Zady's new private label sweater. Photo: Zady
Around this time last year, e-commerce startup Zady — then just a few months old — opened its first pop-up shop in an unconventional spot: LaGuardia airport. With duty-free business booming for retailers the world over, the plan was to catch holiday travelers in need of gifts for their loved ones. 

Apparently it worked, because Zady is back for round two. The site, which pitches itself on a dedication to conscious consumerism and sourcing products made in America, is opening three airport pop-ups on Wednesday — two in LaGuardia and one in JFK, which opens up the business to international customers for the first time.
While the team is merchandising the shop around gifts and items that are easy to carry on, like jewelry and accessories, it's also offering the option to buy everything in the store and have it shipped elsewhere. That's an advancement from last year and a nice touch benefiting chronic over-packers.  
According to co-founder Maxine Bédat, sales last year hit $2,000 per square foot on an annualized basis.
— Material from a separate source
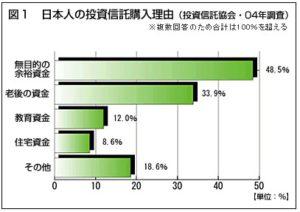 日本人の投資信託購入理由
She declined to give more exact sales figures than that, but if you're in the mood for some multiplication, the pop-up was 300 square feet and open for two months.
Equally important, the real-life exposure to a swath of people who might not otherwise have found Zady's site did help convert them into future shoppers. Bédat says that the team saw airport customers coming back later online, so as far as expanding Zady's geographic reach goes, you could call the pop-up a success.
Bédat and her co-founder, Soraya Darabi, wound up working a number of shifts themselves and found that people coming and going to different regions of the country shopped for different reasons.
"We had a flight going to North Carolina, and we knew that would be a great couple of hours — people would love the story of the fifth generation men and women making our denim," says co-founder Maxine Bedat. "Then there were folks going to Chicago or Denver, and they’d love the environmental story."